Because issuance is on demand and uses TLS-ALPN-01 (the challenge runs inside the :443 handshake), the very first request to a newly-deployed agent host can fail with a one-time certificate error — most visibly ERR_CERTIFICATE_TRANSPARENCY_REQUIRED in Chrome. That first connection is consumed by Caddy answering the ACME challenge, so the browser briefly sees the challenge certificate instead of the real one. Issuance completes within a second or two; reload the page (or open it in a fresh tab) and it serves the trusted Let's Encrypt certificate. This only affects the first hit per new agent host — the certificate is then cached in the amp-caddy-data volume.

amp-api advertises each agent endpoint with the https:// scheme (the installer sets tlsEnabled on the service), so the console — and any other caller — invokes it over TLS directly through the wildcard site.

TLS​

Caddy obtains and auto-renews trusted Let's Encrypt certificates on first start — no manual certificate steps. Issuance uses the TLS-ALPN-01 challenge, which runs inside the :443 TLS handshake, so only inbound 443 is ever required and there is no port-80 dependency. Certificates and the ACME account persist in the amp-caddy-data Docker volume, so restarts do not re-request them.

Because the challenge happens inside the TLS handshake, the public :443 must reach Caddy as raw TCP — do not put a TLS-terminating load balancer in front of the VM. There is no :80 listener, so plain http:// URLs are not served (no automatic http→https redirect); always use the https:// URLs the installer prints.

Persistence and teardown​

Application data (PostgreSQL), issued certificates, and the k3d cluster persist across Docker/host restarts via named volumes. To tear down, use the existing uninstall.sh in deployments/quick-start/ and docker rm -f amp-caddy.

Connect an external gateway​

Agent Manager can drive external WSO2 AI gateways. The control-plane endpoint https://cp.amp.<IP>.sslip.io is exposed by default for this. In the console, open Infrastructure → Gateways, generate a registration token, and follow the generated commands — they point the gateway at cp.amp.<IP>.sslip.io:443, where it opens a control WebSocket and pulls its configuration. If you do not need external gateways, install with --no-external-gateways to drop this endpoint.

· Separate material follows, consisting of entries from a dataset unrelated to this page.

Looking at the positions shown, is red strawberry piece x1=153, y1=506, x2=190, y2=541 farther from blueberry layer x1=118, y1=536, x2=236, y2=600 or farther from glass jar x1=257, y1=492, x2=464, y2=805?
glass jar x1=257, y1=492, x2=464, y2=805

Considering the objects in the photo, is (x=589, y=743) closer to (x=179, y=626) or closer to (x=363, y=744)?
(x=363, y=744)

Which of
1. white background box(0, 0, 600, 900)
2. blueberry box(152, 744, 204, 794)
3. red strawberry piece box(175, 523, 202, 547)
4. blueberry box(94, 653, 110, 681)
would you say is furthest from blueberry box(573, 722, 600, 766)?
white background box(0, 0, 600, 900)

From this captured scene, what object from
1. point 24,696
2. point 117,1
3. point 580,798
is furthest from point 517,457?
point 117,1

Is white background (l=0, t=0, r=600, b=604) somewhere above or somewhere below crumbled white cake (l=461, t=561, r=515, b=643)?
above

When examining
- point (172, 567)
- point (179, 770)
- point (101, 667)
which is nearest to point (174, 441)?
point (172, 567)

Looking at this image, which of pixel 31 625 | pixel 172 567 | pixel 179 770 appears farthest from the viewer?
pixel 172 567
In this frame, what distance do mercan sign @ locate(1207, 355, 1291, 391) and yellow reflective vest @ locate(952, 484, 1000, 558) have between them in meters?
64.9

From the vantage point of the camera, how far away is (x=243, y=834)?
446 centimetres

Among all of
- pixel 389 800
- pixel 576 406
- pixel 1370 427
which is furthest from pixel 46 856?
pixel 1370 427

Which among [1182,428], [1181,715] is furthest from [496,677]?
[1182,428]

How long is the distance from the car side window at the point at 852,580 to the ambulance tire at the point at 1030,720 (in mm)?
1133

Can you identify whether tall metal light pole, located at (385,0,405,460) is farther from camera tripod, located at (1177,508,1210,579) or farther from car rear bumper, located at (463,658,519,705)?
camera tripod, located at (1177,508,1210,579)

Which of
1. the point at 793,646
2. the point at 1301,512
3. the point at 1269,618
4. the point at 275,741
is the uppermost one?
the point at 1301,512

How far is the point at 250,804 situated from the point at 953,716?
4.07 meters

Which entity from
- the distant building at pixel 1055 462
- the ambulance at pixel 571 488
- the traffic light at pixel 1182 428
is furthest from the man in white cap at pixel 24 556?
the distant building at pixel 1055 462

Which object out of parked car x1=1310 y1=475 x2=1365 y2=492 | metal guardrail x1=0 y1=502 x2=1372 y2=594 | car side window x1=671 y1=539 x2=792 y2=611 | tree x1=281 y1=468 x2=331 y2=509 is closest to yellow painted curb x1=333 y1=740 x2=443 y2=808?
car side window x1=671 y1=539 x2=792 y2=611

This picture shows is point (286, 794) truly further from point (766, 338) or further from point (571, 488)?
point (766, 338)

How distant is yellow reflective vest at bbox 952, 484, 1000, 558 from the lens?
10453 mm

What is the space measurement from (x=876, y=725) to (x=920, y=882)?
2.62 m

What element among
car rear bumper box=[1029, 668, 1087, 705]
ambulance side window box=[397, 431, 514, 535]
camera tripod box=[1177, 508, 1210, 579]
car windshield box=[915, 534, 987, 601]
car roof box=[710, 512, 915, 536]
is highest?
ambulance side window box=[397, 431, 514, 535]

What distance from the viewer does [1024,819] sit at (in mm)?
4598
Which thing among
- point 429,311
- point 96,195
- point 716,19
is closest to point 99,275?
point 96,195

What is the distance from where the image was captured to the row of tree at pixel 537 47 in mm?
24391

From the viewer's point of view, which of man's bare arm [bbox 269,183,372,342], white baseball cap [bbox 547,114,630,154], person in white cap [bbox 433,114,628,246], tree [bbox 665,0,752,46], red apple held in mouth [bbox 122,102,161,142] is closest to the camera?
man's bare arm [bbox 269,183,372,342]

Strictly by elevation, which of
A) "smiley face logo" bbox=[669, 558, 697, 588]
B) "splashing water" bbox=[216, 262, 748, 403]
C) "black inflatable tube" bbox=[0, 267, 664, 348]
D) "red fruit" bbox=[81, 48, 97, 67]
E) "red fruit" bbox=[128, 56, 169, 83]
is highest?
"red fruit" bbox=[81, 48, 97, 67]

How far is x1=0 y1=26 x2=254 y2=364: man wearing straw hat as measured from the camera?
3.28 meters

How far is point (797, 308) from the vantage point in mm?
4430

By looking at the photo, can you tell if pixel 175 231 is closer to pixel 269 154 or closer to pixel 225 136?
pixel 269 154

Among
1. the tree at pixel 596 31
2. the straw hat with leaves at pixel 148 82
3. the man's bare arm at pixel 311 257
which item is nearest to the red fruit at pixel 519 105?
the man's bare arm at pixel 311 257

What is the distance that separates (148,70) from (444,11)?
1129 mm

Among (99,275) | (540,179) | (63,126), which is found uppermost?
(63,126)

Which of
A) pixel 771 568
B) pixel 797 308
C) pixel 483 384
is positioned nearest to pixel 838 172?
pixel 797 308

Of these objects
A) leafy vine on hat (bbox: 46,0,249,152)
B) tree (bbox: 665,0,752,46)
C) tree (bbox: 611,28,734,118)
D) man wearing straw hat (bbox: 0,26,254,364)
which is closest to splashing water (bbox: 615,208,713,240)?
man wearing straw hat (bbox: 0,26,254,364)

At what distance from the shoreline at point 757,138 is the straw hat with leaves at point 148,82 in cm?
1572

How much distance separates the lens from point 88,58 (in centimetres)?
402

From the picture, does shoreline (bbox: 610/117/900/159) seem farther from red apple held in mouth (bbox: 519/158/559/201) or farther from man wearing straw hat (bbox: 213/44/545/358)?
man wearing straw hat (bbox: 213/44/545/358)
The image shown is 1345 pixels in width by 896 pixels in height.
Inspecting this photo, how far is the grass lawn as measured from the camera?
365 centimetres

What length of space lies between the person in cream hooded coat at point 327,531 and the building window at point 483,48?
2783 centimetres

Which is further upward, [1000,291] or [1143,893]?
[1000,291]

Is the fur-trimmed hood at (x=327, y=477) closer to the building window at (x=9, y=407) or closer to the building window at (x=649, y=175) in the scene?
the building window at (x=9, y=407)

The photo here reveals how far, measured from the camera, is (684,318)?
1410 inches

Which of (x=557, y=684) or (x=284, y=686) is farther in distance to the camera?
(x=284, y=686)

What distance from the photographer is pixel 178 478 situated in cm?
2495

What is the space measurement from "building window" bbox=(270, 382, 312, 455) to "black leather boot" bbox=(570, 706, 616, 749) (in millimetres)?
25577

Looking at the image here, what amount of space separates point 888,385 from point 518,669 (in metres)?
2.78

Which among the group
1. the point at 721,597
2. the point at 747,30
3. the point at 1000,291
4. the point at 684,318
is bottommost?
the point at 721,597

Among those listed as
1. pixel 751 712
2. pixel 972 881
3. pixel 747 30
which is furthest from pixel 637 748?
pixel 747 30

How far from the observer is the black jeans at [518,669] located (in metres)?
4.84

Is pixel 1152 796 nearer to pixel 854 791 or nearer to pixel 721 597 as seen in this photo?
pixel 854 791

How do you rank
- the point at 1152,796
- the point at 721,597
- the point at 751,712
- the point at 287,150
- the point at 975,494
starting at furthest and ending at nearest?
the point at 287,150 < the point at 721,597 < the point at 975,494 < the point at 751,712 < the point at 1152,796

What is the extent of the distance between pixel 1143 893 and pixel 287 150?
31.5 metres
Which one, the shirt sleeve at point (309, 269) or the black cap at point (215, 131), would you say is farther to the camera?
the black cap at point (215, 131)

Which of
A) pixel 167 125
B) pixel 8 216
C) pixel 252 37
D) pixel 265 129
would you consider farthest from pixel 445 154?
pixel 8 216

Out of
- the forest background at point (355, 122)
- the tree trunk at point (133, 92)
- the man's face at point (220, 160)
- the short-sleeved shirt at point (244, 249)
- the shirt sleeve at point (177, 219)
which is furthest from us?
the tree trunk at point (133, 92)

Security: the registration token grants a gateway your LLM-provider API keys and proxy credentials. Treat it as a secret, revoke/regenerate it from the Gateways page when a gateway is decommissioned, and optionally restrict cp.amp... to known gateway source IPs at the firewall.

Troubleshooting​

  • Certificates never issue / hosts unreachable from outside — open inbound :443 in your cloud security group / NACL, and make sure the public :443 reaches the VM as raw TCP: a TLS-terminating load balancer in front breaks the TLS-ALPN-01 challenge. The installer can't verify external reachability from inside the VM, so this surfaces as Caddy failing to obtain certificates (docker logs amp-caddy).
  • Certificate not issued — check docker logs amp-caddy. Let's Encrypt rate limits on sslip.io are high but not infinite; if hit, retry shortly.
  • Login redirect mismatch — confirm you reached the console via its console.amp.<IP>.sslip.io URL, not the raw IP.
  • 403 insufficient permissions on API calls — you are signed in as Thunder's system admin account, which has no Agent Manager application role. Sign out and sign back in as amp-admin (see Log in).
  • Certificate error on first agent invocation (ERR_CERTIFICATE_TRANSPARENCY_REQUIRED or similar) — the per-agent certificate is issued on demand, and the first request races with that issuance. Reload the page after a second or two; it only happens once per new agent host (see Deployed-agent invocation).